ULI & RCLCO: Households Face Significantly Higher Cost Burdens Than a Decade Ago

(Illustration courtesy of ULI & RCLCO)
Housing cost burden is increasing across the country. In nearly every major market, households earning under $50,000 are significantly more cost-burdened than they were 10 years ago, according to the Urban Land Institute and RCLCO.
“This lends quantitative support to what Americans are already feeling: Every region of the country is growing more unaffordable,” ULI and RCLCO said in announcing the ULI Terwilliger Center for Housing’s 2025 Home Attainability Index, which measures affordability, connectivity, racial disparity and growth across the United States. “By spending over one-third of their income on the cost of renting or owning, it is becoming increasingly difficult for low- and moderate-income households to pay for other life necessities or even make ends meet. The nationwide affordability crisis is continuing to worsen, and concerted efforts to increase the country’s housing stock are needed at all levels of government to reverse this trend.”
The report noted housing attainability varies widely by region. Home prices and rents are rising dramatically in certain U.S. markets and stabilizing in others. “For instance, households in the Rust Belt earning 120% AMI have ample opportunity to purchase homes, while household in in the West even with above average incomes have few options,” it said. “Additionally, rents in large metro areas and western markets can easily be double or triple the cost compared to smaller, midwestern cities.
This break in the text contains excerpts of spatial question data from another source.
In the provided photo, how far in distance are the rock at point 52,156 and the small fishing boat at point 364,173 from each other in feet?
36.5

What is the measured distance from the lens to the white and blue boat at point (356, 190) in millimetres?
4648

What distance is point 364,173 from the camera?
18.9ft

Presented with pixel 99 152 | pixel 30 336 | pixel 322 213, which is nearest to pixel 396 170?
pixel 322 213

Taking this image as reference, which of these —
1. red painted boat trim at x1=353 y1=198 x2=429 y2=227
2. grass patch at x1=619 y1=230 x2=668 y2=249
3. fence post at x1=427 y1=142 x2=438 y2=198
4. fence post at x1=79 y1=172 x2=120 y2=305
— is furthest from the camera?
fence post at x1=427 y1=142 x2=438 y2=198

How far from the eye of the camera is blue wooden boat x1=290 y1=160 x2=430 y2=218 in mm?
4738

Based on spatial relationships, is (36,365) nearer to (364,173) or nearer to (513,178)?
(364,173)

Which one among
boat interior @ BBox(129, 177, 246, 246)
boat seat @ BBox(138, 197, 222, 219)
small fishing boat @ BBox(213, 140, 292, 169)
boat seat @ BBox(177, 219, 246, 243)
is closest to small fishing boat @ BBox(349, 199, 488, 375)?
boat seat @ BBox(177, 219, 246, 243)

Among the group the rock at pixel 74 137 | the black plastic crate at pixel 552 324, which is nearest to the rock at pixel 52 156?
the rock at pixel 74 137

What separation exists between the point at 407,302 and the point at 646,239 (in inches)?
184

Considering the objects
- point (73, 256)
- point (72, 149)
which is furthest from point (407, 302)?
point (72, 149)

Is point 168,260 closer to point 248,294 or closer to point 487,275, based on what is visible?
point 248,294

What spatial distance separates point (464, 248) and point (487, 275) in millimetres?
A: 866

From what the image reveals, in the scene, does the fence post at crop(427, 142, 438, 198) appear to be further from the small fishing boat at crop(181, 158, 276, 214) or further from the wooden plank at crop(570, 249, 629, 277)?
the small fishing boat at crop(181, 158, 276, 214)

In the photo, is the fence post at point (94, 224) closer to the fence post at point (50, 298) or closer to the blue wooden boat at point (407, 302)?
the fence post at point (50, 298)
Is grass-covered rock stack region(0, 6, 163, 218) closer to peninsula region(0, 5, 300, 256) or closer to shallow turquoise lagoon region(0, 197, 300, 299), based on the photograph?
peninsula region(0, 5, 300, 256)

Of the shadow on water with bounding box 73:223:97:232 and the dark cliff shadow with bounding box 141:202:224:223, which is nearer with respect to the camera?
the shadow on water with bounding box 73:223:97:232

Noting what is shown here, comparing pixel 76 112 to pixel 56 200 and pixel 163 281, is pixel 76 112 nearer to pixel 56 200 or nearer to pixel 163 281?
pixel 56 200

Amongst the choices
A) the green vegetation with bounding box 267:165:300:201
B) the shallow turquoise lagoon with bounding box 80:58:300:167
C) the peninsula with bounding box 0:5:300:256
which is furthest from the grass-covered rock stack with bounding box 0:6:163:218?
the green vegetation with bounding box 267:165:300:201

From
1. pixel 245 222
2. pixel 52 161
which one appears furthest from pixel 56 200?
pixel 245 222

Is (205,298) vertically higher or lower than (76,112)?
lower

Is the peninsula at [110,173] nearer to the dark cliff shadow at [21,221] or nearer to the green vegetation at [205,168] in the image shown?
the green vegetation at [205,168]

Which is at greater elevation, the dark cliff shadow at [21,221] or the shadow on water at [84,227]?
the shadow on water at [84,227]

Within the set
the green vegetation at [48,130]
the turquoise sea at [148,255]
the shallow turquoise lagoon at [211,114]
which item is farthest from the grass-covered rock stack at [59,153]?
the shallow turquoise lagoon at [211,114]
Housing costs have always driven migration patterns in the U.S. and the most recent data suggests that housing cost in high growth markets like the Southeast and Intermountain West are beginning to redirect growth.”
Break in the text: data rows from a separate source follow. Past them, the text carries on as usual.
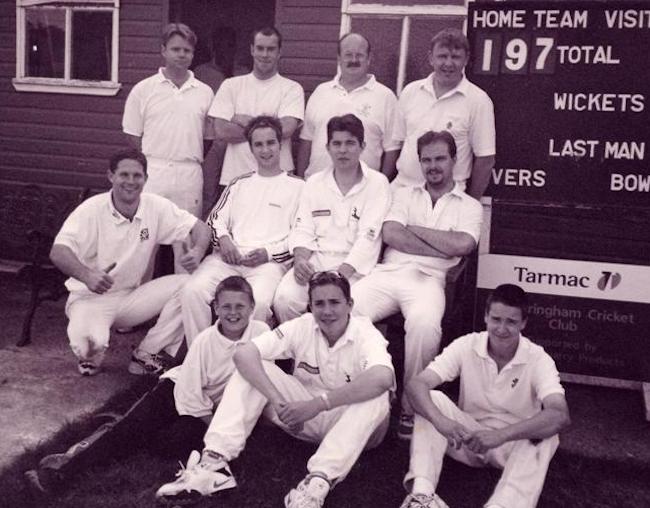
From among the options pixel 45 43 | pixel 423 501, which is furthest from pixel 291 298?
pixel 45 43

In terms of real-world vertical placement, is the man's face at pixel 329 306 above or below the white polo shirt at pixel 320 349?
above

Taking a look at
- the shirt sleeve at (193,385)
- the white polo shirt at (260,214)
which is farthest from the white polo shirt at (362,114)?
the shirt sleeve at (193,385)

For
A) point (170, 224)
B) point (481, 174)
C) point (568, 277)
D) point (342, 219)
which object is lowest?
point (568, 277)

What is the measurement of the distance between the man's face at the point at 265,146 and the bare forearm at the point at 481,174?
1164mm

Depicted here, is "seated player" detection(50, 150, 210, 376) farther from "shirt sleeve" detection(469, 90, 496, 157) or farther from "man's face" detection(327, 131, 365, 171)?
"shirt sleeve" detection(469, 90, 496, 157)

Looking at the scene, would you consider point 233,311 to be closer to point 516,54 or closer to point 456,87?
point 456,87

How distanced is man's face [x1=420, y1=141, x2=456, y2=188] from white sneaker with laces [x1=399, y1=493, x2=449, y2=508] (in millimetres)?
1795

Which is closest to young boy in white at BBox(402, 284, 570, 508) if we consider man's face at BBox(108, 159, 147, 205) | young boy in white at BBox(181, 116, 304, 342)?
young boy in white at BBox(181, 116, 304, 342)

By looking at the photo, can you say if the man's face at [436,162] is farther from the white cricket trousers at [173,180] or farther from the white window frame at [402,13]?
the white cricket trousers at [173,180]

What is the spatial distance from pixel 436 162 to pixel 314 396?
1.47 metres

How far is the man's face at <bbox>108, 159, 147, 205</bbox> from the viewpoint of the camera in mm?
4223

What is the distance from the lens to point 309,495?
9.32 ft

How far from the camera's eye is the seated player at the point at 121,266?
13.8ft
Historically, most affordability changes have been confined to competitive coastal markets, but the trend is now spreading inland, the report said. It noted the cost to purchase a home in several northwestern markets including Jackson Hole, Wyo.; Boise, Idaho and Bozeman, Mont. rose by 50 percent from 2020-2023, the highest increase in housing cost throughout the country. “This enormous price surge–occurring just over a few years–is forcing the local low- and moderate-income populations out of their communities overnight. Once uncharacteristic for the region, the rising prices highlight the consequences of sidelining affordable housing production and underscore that no part of the country is immune to the ongoing nationwide affordability crisis.”
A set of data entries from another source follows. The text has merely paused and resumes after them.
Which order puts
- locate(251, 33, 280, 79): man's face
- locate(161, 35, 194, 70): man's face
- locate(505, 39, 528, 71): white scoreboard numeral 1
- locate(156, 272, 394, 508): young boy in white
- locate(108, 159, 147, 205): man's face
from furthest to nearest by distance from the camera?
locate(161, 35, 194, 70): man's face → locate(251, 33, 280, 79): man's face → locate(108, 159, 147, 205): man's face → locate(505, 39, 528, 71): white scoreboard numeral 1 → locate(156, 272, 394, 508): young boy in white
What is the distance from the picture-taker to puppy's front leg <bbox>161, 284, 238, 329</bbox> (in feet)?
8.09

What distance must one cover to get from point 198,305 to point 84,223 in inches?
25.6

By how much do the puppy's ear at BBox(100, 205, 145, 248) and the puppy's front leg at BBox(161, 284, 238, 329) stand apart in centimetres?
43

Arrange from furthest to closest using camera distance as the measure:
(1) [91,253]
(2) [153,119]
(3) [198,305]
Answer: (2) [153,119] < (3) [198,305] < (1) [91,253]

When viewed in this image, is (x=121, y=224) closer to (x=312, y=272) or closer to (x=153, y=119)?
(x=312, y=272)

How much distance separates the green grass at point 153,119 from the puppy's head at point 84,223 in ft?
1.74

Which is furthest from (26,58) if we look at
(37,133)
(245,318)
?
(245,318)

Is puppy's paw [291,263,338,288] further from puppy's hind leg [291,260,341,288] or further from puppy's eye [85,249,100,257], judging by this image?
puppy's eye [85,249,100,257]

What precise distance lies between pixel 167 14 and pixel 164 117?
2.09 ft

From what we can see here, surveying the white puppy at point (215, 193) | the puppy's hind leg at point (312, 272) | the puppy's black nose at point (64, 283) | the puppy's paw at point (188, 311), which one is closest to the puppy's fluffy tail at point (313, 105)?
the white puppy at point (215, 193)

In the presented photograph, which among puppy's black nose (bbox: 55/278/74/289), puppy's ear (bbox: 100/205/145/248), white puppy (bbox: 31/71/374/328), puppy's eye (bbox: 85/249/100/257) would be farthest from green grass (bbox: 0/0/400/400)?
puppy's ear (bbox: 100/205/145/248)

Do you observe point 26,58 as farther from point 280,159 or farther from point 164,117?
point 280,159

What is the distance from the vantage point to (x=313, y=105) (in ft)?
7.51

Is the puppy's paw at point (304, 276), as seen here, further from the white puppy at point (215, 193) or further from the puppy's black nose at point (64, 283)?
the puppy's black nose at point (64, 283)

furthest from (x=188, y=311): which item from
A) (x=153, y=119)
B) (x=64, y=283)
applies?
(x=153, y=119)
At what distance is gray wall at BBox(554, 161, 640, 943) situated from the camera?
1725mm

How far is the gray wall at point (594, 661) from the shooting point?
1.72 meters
The report found that rent increases are more limited where housing production has increased. Austin, Texas, Nashville, Tenn. and Raleigh, N.C. are among the top 15 markets for new housing built relative to their size, and all three metros have seen the least rent growth relative to their peer markets where less development has occurred.
Finally, housing development is concentrated in the suburbs, RCLCO and ULI found. Following the 2010s–a period of strong housing activity in America’s urban cores and inner suburbs–activity has moved back to the suburban edge as builders chase more affordable land and construction types that lower the cost of production.